SHORT PROBLEM: Write what comes next in the text about the Redskins' trades and draft picks, picking up right after its final sentence.

TEXT:
This whole thing was a miserable experience and I would not be surprised if Adam was in fact Tom Friend's source for the Thanksgiving 2006 ESPN piece on team discord and further I would not be surprised if by 'widely believed by team officials' the Washington Post means 'the team knows and told us as much but also told us to let it die.' If you wanted evidence that the Redskins just wanted to get on with it, they exchanged a sixth round pick for the biggest safety's contract in the league, ever. The Redskins will be taking that 4.7 million dollar cap his this year and loving it.

As lifetime Eagles fan, season ticket holder and Curly R reader/lurker Wilbert Montgomery is fond of reminding me, one measure of a team's success is its ability to turn low draft value into high draft value. AJ Feeley, for example, was drafted in the fifth round of the 2001 draft, got stuck at third string in Philadelphia but showed enough that the Dolphins coughed up a second round pick for him that turned into Reggie Brown, a starting receiver still with the Eagles. (The Eagles again got the last laugh because the Dolphins proceeded to trade AJ to the Chargers for Cleo Lemon and a fifth rounder before the 2005 season, then the Chargers released AJ after 2005 and the Eagles got him back before 2006 for nothing.) Compare this to the Redskins conversion of Rod Gardner and Patrick Ramsey from first round picks (2001 and 2002 respectively) into sixth round picks (Rod after the 2005 season and Patrick after 2006). Now toss Adam for a sixth rounder on there and you have three offseasons in a row to put together evidence of gross incompetence by the team.

RECORD LIST:
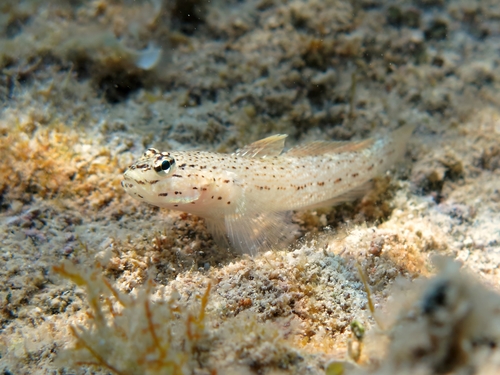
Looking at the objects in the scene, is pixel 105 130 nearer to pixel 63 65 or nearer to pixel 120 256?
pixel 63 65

---

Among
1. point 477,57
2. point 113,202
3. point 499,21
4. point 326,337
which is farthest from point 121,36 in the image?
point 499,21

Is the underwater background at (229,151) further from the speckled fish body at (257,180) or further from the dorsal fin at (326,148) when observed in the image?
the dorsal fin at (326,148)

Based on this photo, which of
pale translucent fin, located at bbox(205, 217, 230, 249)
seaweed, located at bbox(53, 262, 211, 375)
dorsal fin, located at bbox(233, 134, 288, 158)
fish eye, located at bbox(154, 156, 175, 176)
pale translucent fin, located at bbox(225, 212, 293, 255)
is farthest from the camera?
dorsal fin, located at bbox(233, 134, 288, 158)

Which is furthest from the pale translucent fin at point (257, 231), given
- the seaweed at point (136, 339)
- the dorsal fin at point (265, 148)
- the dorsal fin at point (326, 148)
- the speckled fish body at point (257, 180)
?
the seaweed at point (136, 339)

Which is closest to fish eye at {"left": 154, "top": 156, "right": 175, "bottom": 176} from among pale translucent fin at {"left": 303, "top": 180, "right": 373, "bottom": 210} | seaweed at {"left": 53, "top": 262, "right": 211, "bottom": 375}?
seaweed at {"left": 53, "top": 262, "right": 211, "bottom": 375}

EXERCISE OUTPUT:
Here is what I think happened. With no 'football guy' filter between the coaches and management, the coaches just signed up the 'best' guys at the needed positions and assumed they'd be able to coach 'em up. A football guy takes into acccount not only a player's straight up skills, but also how his skills would work in the context of the current roster and coaching staff. But there was no football guy, just Gregg Williams and Joe Gibbs with one foot on the sideline and one asscheek in the owner's office.

It's a failure of planning on so so many levels. The team did not plan properly for the skills Adam would bring to the team. The team needed a coverage safety and signed a hitting safety. Because they thought they had their coverage safety covered in free agency, the team went out and drafted a hitting safety, Reed Doughty. Sean Taylor doesn't sleep meaning he also doesn't miss games so the team thought they could risk a sixth rounder on a project to develop another player at Sean's position.

So when the Redskins went into the season and found out Adam could not deliver on expectations they were already shorthanded at the position and so were lucky to get hold of journeyman Vernon Fox. One failure led to another and the final failure was a terrible defense that couldn't stop a cruising toddler.

I also do not put it past some smallmindedness on the part of numerous individuals within the organization. Adam may have gone all Dana Stubblefield on the team, first year of a big contract, new team, new city, lots of money and maybe not really into it. Tom Friend tells us that safeties coach Steven Jackson and cornerbacks coach Jerry Gray were in conflict and that Gregg Williams did little about it. Les Carpenter tells us that Gregg Williams cares so little about how much you make that he feels the need to tell you he doesn't care how much you make which of course means he totally does and maybe isn't beyond resenting you for it and certainly won't cover your ass if it makes him look bad.

A fuckup of memorable proportions, like getting up to give the best man's toast and when you realize your drunk with nothing prepared you begin to mumble then fall off the stage and twist your ankle.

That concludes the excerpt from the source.